- **Exercise directions**:
Starting at the first line and ending at the last, output the data exactly.

***

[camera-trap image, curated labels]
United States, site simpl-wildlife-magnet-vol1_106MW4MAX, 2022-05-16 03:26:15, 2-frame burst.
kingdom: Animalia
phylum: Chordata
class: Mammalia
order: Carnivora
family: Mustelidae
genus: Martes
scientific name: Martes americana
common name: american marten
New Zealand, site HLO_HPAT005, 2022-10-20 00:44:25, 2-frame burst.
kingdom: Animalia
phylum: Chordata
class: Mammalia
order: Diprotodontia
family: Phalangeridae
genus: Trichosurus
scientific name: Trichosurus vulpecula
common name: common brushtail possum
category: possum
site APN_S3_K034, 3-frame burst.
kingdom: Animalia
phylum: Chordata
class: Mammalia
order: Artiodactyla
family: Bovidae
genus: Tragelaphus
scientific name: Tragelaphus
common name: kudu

***

- **Worked solution**:
[camera-trap image, curated labels]
United States, site simpl-wildlife-magnet-vol1_106MW4MAX, 2022-05-16 03:26:15, 2-frame burst.
kingdom: Animalia
phylum: Chordata
class: Mammalia
order: Carnivora
family: Mustelidae
genus: Martes
scientific name: Martes americana
common name: american marten
New Zealand, site HLO_HPAT005, 2022-10-20 00:44:25, 2-frame burst.
kingdom: Animalia
phylum: Chordata
class: Mammalia
order: Diprotodontia
family: Phalangeridae
genus: Trichosurus
scientific name: Trichosurus vulpecula
common name: common brushtail possum
category: possum
site APN_S3_K034, 3-frame burst.
kingdom: Animalia
phylum: Chordata
class: Mammalia
order: Artiodactyla
family: Bovidae
genus: Tragelaphus
scientific name: Tragelaphus
common name: kudu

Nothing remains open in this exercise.